62 . The T cell of claim 61 , wherein the activator receptor and the inhibitory receptor together specifically activate the T cell in the presence of the cancer cell.
63 . The T cell of claim 61 , wherein the T cell is a CD8+ CD4− T cell.
64 . The T cell of claim 61 , wherein the T cell is a CD8− CD4+ T cell.
65 . The T cell of claim 61 , wherein the T cell is a CD8− CD4− T cell.
66 . The T cell of claim 61 , wherein the scFv comprises a sequence at least 97% identical to SEQ ID NO: 51.
67 . The T cell of claim 61 , wherein the activator receptor is a chimeric antigen receptor (CAR) and wherein the CAR comprises a CD8 hinge.
68 . The T cell of claim 68 , wherein the CAR comprises a transmembrane domain isolated or derived from CD8 or CD28.
69 . The T cell of claim 69 , wherein the CAR comprises CD28, 4-1BB and CD3z intracellular domains.
70 . The T cell of claim 61 , wherein the inhibitory receptor comprises LILRB1 hinge and transmembrane domains.
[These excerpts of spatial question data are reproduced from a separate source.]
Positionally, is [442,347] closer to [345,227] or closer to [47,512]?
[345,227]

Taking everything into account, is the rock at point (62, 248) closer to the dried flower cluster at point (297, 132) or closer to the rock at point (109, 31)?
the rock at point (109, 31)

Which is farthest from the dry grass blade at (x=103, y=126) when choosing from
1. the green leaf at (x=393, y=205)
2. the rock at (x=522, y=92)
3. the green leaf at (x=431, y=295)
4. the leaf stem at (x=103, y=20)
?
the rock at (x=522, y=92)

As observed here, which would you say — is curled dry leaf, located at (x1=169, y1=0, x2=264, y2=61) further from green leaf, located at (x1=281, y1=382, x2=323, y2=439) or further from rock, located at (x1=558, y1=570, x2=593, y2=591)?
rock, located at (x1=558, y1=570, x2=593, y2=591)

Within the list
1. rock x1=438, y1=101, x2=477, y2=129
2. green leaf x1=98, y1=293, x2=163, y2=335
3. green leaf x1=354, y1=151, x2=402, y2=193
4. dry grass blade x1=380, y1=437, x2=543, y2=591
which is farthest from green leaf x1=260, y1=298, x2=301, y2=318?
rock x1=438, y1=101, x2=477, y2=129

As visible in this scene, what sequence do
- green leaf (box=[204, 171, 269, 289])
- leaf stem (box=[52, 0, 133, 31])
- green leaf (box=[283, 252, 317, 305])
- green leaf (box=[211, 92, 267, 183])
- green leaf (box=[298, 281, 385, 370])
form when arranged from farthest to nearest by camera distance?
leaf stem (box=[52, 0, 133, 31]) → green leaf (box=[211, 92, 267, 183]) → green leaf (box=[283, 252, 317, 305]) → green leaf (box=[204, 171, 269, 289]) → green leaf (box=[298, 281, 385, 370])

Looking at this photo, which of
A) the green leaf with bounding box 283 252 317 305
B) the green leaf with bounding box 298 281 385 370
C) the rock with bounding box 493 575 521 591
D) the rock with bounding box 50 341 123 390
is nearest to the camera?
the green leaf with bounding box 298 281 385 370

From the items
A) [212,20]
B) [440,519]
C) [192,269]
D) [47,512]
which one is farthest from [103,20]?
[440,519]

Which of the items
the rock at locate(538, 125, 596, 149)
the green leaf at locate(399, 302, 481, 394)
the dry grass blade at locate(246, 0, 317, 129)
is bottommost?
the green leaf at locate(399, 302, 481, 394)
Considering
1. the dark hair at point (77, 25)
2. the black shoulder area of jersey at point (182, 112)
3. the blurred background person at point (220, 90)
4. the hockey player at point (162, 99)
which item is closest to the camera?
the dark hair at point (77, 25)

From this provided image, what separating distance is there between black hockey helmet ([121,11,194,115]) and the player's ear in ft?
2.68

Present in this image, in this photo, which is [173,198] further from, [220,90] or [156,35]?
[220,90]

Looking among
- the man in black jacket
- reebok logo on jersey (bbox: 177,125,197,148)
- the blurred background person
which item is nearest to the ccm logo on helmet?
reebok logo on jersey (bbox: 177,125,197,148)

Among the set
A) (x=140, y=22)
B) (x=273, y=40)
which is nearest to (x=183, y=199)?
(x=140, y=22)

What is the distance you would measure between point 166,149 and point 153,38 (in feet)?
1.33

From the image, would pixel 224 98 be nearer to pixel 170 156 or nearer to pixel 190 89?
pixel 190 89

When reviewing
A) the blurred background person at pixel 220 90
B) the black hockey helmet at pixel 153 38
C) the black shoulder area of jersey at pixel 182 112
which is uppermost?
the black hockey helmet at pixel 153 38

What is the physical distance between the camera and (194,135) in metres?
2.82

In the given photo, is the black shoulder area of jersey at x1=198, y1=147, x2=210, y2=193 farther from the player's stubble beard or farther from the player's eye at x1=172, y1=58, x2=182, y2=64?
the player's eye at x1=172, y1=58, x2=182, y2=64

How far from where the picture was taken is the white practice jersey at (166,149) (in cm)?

71 . The T cell of claim 61 , wherein the T cell is modified to inactivate, reduce, or eliminate expression or function of an endogenous gene encoding an allele of an endogenous MHC class I polypeptide.
72 . The T cell of claim 71 , wherein the T cell is modified to reduce or eliminate expression of a B2M gene product.
73 . A pharmaceutical composition, comprising a therapeutically effective amount of the T cells of claim 61 .
74 . A polynucleotide system, comprising one or more polynucleotides comprising polynucleotide sequences encoding:
(a) an activator receptor comprising an extracellular ligand binding domain specific to an erb-b2 receptor tyrosine kinase 2 (HER2) antigen, wherein the activator receptor comprises a polypeptide sequence at least 80% identical to SEQ ID NO: 291, wherein the extracellular ligand binding domain of the activator receptor comprises an scFv comprising:
(i) a heavy chain variable (VH) region comprising complement determining regions (CDRs) CDR-H1 of SEQ ID NO: 36, CDR-H2 of SEQ ID NO: 38, and CDR-H3 of SEQ ID NO: 41; and
(ii) a light chain variable region (VL) comprising CDRs CDR-L1 of SEQ ID NO: 30, CDR-L2 of SEQ ID NO: 32, and CDR-L3 of SEQ ID NO: 34; and
(b) an inhibitory receptor comprising an extracellular ligand binding domain specific to an HLA-A*03 allele of HLA-A, wherein the inhibitory receptor comprises a polypeptide sequence at least 80% identical to SEQ ID NO: 305, wherein the extracellular ligand binding domain of the inhibitory receptor comprises an scFv comprising:
(i) VH region comprising CDRs CDR-H1 of SEQ ID NO: 95, CDR-H2 of SEQ ID NO: 98, and CDR-H3 of SEQ ID NO: 101; and
(ii) a VL region comprising CDRs CDR-L1 of SEQ ID NO: 87, CDR-L2 of SEQ ID NO: 90 or SEQ ID NO: 91, and CDR-L3 of SEQ ID NO: 92.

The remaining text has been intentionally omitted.